Phony Foreign Threats to the US Power Grid

Fear-mongering is longstanding US policy that accompanies its geopolitical agenda.

The late Nobel laureate Harold Pinter described how the US operates worldwide, saying its ultimatum to other countries is “(k)iss my arse or I’ll kick your head in.” 

Domestic policy is much the same. US hegemony tolerates no opposition, demands subservience.

Pinter added that Washington “doesn’t give a damn about the UN, international law or critical dissent, which it regards as impotent and irrelevant.”

Both right wings of the US war party need enemies to advance their imperial agenda.

They don’t exist so they’re invented — fear-mongering a tactic used time and again to manipulate the public mind.

No matter how often most Americans were duped by earlier phony threats, they’re easy marks to be fooled again — why the late Gore Vidal described America an “the United States of amnesia.”

The last oral historian Studs Terkel corrected him, saying:

“Gore, it’s not the United States of amnesia.

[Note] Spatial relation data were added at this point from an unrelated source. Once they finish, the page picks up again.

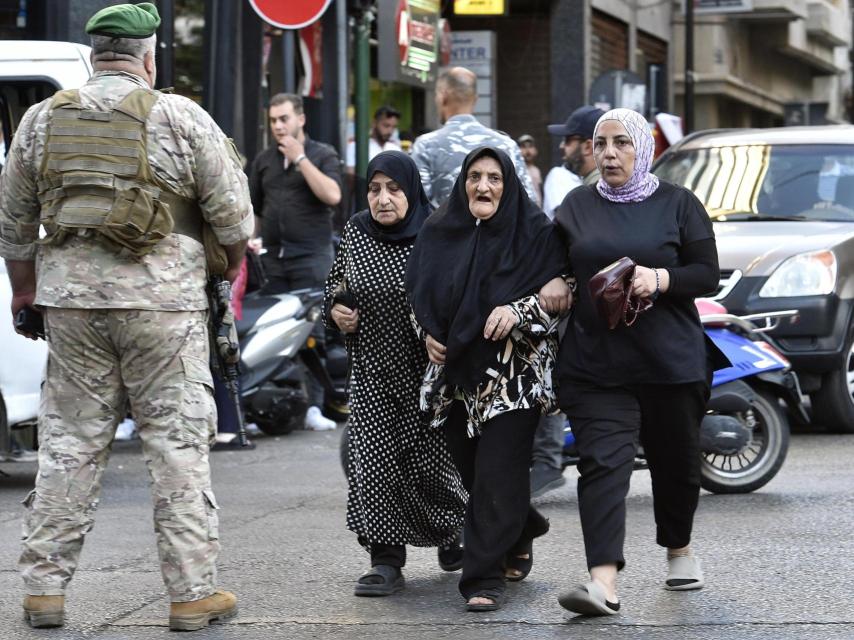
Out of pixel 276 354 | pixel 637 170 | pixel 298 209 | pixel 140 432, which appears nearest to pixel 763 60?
pixel 298 209

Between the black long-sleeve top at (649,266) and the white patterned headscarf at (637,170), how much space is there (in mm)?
24

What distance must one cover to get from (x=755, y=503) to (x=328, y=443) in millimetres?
3606

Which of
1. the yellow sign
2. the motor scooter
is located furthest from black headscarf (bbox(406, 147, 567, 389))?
the yellow sign

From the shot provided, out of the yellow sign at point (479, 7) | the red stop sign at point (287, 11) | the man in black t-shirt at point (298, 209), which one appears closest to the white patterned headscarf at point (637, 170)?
the man in black t-shirt at point (298, 209)

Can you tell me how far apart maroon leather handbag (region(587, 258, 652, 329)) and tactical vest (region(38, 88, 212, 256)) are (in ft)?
4.39

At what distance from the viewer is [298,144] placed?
1162 centimetres

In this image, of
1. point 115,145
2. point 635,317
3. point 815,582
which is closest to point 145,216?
point 115,145

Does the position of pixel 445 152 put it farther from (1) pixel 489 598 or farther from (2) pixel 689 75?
(2) pixel 689 75

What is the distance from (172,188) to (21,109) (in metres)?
3.63

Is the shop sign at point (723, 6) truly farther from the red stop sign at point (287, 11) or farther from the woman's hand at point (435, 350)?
the woman's hand at point (435, 350)

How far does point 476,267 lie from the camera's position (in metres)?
5.91

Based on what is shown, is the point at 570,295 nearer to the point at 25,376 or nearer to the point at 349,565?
the point at 349,565

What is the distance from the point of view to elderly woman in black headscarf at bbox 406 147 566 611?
5879 millimetres

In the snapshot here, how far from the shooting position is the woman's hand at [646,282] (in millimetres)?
5719
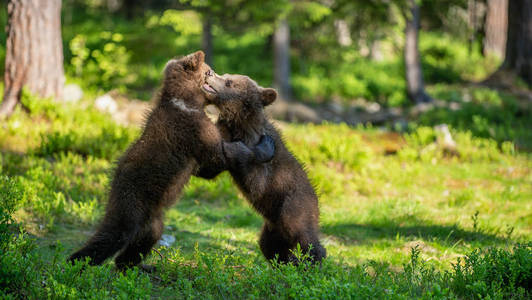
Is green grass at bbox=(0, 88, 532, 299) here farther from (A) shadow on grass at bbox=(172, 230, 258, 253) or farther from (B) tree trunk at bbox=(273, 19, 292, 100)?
(B) tree trunk at bbox=(273, 19, 292, 100)

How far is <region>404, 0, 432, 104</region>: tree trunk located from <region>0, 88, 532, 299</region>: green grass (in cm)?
419

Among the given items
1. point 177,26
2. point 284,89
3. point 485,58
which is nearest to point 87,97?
point 177,26

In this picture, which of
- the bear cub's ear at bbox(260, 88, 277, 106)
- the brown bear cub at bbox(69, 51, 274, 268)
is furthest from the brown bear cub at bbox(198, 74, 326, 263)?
the brown bear cub at bbox(69, 51, 274, 268)

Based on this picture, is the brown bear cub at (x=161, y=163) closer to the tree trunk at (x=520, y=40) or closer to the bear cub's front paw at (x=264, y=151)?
the bear cub's front paw at (x=264, y=151)

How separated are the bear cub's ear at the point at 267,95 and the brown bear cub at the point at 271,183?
0.03ft

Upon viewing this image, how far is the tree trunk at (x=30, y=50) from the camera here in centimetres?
985

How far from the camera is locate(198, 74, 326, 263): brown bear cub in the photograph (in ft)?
16.8

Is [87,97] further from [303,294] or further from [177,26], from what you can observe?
[303,294]

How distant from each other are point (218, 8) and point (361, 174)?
5.71m

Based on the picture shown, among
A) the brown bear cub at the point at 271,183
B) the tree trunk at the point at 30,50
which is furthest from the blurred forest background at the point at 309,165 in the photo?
the brown bear cub at the point at 271,183

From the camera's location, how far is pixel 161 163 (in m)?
4.68

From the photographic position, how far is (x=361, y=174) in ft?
31.5

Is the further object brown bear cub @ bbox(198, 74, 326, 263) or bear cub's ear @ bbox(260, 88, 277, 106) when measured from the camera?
bear cub's ear @ bbox(260, 88, 277, 106)

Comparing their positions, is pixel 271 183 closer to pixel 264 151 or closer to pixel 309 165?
pixel 264 151
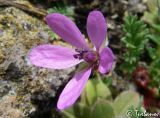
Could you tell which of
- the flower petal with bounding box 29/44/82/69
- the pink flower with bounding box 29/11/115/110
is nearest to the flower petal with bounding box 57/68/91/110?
the pink flower with bounding box 29/11/115/110

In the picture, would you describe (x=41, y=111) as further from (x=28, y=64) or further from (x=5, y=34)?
(x=5, y=34)

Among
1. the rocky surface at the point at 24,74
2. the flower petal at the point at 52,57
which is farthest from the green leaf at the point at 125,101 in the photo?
the flower petal at the point at 52,57

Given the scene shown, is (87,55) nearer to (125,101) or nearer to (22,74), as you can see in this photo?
(22,74)

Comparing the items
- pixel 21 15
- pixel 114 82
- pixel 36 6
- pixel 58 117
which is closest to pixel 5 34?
pixel 21 15

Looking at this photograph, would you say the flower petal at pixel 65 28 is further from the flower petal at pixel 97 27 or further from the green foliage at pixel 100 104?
the green foliage at pixel 100 104

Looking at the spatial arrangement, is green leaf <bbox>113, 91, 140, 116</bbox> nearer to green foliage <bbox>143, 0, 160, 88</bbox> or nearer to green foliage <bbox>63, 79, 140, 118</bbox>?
green foliage <bbox>63, 79, 140, 118</bbox>
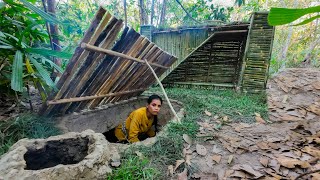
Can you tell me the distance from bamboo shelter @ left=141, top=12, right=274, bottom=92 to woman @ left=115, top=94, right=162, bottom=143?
2.51 metres

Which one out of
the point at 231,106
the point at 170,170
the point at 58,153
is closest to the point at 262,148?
the point at 170,170

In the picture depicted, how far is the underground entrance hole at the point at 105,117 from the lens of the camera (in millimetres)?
3601

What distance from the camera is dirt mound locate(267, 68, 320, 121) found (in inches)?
145

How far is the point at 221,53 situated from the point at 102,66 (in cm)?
409

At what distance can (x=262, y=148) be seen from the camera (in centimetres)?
266

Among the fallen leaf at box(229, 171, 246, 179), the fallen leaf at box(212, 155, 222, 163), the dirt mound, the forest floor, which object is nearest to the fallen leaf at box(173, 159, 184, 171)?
the forest floor

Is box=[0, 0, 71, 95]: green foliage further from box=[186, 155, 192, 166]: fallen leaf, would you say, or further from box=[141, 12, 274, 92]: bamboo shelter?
box=[141, 12, 274, 92]: bamboo shelter

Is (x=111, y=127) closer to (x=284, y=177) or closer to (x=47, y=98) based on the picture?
(x=47, y=98)

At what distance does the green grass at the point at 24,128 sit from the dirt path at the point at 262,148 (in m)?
1.90

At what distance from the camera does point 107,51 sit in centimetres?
295

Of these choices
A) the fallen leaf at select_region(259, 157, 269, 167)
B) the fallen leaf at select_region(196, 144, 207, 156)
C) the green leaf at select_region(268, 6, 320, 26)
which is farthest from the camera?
the fallen leaf at select_region(196, 144, 207, 156)

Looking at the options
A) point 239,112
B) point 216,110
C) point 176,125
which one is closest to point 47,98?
point 176,125

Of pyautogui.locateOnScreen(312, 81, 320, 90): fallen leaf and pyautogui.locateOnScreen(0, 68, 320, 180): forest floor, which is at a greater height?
pyautogui.locateOnScreen(312, 81, 320, 90): fallen leaf

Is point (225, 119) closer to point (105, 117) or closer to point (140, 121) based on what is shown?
point (140, 121)
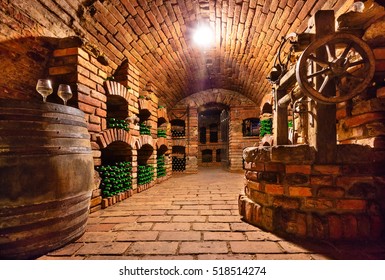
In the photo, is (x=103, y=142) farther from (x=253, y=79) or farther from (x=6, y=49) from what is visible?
(x=253, y=79)

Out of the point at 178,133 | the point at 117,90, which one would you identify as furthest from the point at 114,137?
the point at 178,133

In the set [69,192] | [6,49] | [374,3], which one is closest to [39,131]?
[69,192]

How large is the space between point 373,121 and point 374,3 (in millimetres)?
1186

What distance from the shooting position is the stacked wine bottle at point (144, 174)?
454 cm

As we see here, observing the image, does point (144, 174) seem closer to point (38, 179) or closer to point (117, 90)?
point (117, 90)

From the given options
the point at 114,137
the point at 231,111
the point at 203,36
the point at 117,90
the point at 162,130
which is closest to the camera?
the point at 114,137

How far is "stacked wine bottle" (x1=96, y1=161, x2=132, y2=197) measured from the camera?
3221 mm

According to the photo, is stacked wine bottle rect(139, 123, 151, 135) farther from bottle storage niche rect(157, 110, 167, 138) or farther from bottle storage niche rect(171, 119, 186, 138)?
bottle storage niche rect(171, 119, 186, 138)

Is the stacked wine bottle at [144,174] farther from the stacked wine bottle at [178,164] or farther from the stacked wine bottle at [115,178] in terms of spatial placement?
the stacked wine bottle at [178,164]

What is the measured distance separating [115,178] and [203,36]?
3795mm

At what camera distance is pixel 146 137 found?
4.83 m

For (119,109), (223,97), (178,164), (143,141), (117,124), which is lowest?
(178,164)

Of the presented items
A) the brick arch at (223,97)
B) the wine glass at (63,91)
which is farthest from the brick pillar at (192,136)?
the wine glass at (63,91)

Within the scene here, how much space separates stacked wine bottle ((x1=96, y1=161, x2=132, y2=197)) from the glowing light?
3379 mm
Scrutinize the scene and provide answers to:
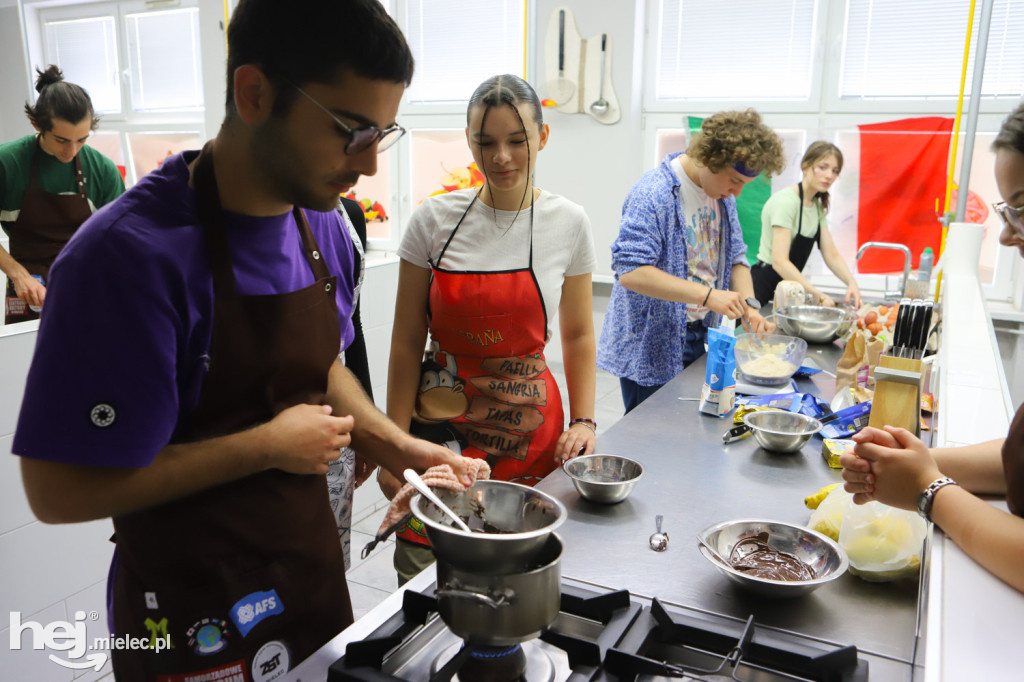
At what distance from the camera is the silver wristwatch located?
1.16 meters

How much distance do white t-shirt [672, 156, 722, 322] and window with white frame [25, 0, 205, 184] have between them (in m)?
5.60

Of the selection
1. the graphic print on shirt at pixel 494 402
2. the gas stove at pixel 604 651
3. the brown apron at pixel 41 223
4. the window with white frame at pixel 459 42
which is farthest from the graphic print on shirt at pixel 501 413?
the window with white frame at pixel 459 42

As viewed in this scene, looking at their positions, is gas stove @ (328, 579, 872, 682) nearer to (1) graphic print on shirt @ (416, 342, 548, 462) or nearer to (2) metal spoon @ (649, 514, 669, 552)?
(2) metal spoon @ (649, 514, 669, 552)

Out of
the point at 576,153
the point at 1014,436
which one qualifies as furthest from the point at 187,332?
the point at 576,153

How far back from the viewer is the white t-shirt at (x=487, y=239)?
1881 mm

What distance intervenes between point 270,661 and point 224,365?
473 millimetres

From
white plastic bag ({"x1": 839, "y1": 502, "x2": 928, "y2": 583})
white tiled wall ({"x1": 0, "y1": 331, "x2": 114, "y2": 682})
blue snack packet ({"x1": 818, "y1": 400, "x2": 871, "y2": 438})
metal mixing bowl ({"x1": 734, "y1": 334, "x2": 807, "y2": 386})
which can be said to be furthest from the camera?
metal mixing bowl ({"x1": 734, "y1": 334, "x2": 807, "y2": 386})

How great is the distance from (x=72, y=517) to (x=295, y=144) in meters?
0.57

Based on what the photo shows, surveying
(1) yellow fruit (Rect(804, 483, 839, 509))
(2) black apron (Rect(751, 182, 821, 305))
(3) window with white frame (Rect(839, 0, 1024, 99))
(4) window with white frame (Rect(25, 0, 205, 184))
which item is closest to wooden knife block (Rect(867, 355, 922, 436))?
(1) yellow fruit (Rect(804, 483, 839, 509))

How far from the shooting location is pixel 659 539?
54.5 inches

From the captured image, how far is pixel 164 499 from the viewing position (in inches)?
40.4

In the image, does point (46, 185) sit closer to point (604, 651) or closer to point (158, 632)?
point (158, 632)

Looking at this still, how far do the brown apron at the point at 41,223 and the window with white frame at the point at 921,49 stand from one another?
471 cm

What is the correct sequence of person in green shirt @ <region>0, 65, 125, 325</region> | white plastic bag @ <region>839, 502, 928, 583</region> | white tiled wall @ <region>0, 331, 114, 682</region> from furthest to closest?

It’s the United States of alzheimer’s.”

Invented US enemies are falsely accused of all sorts of things they had nothing to do with.

Endless repetition by establishment media manipulates most people to believe almost anything, no matter how implausible.

Along with the Trump regime’s war of words on China, DJT declared a nonexistent national emergency threat to national security by executive order to protect the nation’s power grid from cyber-attacks by Russia, China, or other US adversaries.

Phony threats to the US power grid surfaced before. In 2009, the UK Telegraph falsely claimed “cyberspies from China and Russia have hacked into the US electricity grid (with) hidden software that could be used to disrupt power supplies,” citing unnamed officials.

Nothing of the sort occurred.

Around the same time, the Wall Street Journal reported that unnamed Obama regime officials said “(t)he Chinese have attempted to map our infrastructure, such as the electrical grid.”

“So have the Russians,” implying they have attacking it in mind. No cyber or other attacks occurred.

In mid-2017, the Washington Post falsely claimed that “(h)ackers allied with the Russian government have devised a cyberweapon that has the potential to be the most disruptive yet against electric systems that Americans depend on for daily life, according to US researchers,” adding:

CrashOverride malware “could be deployed against US electric transmission and distribution systems with devastating effect.”

“Russian government hackers have shown their interest in targeting US energy and other utility systems.”

No evidence was cited in the above reports because none exists.

No national emergency to the US power grid existed earlier or now from any other nations.

Trump’s executive order, falsely suggesting otherwise, combines fear-mongering with a move to curb or ban imports from China, Russia, and other nations that compete with corporate America for key technological applications.

Trump’s EO calls for establishing a task force on energy infrastructure procurement policies to achieve this objective.

It lets the energy secretary and other US officials prohibit or limit purchases of power-related equipment from nations allegedly posing a potential threat to the US power grid.

The EO relates to equipment used in power plants, substations, and control rooms, including nuclear reactors, transformers, large generators and their backups.

In 2019, then-DNI Dan Coats falsely accused Russia, China, and other countries of threatening US infrastructure, including the nation’s power grid.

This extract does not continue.